Há fantasmas de coros e guitarras, às vezes indistinguíveis, espessando o fio do horizonte na maioria das 12 faixas de “Luster”. Ouvem-se ecos da delicadeza dos Cocteau Twins, ouve-se uma fragilidade de porcelana. Poder-se-á chamar a isto dream pop, ou shoegaze, mas ambos são insuficientes para descrever as camadas, contraditórias e surpreendentes, das canções.

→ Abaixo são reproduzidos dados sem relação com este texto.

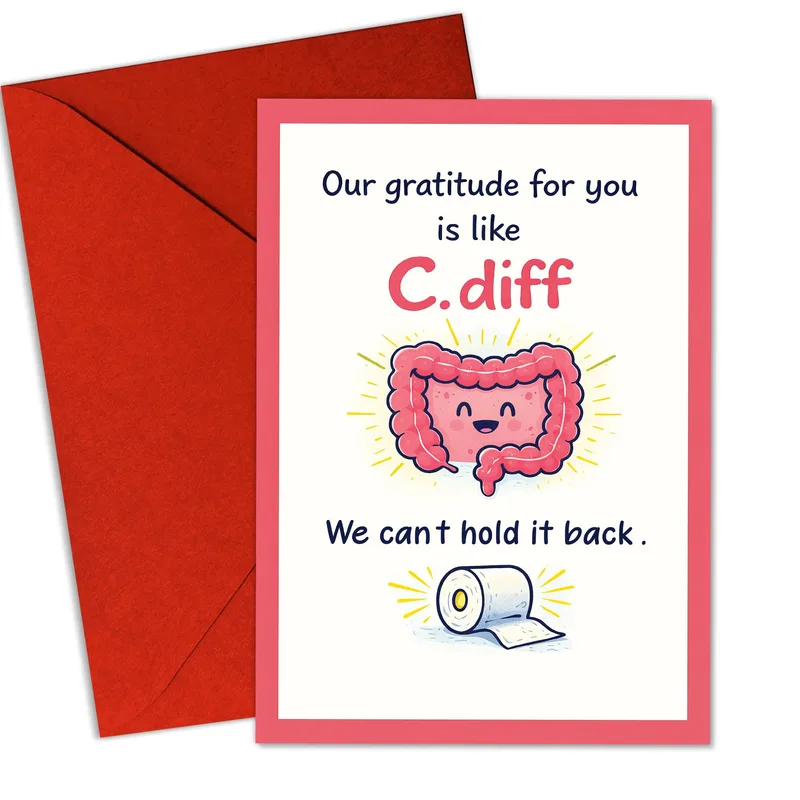 Nurse Gratitude Card: C. diff Humor for Healthcare Heroes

A lentidão geral traz sensualidade ao som, auxiliada por uma voz ora sussurrada, ora projetada a meia distância, evocando neste segundo caso o torpor de Lana Del Rey.
Estamos num doce antro indie, anglocêntrico, ali entre 1985 e 1990. O registo é caseiro, Connemara, com uns salpicos de Dublin. Gravações de campo realizadas por Somerville passam por alguns temas, as ondas e o vento. Nos acordes esqueléticos retirados das guitarras acham-se afinidades com The Cure e The xx – no segundo caso, mais nitidamente em “Trip”. The Cure, então. “Garden” traz algum do ambiente instrumental pós-apocalíptico que Robert Smith traçou em “Desintegration”. É um rescaldo da tempestade que também marca o estado de suspensão em que “Halo” existe: passam pela cabeça os My Bloody Valentine, Enya, Julee Cruise, numa canção feita de esboços, sem início nem término. “Up” também anda por aqui, embora de uma forma mais tangível e dramática. O díptico “Spring”/ “Stonefly” é a encarnação silvestre, etérea e cicatrizada, ainda algo combalida, da primavera.
Neste álbum, Maria Somerville é uma arquiteta com visão clara do que pretende que a sua arte seja: apaixonada, rigorosa. Turva. Ao sabor do tempo e da paisagem, ao sabor dos elementos.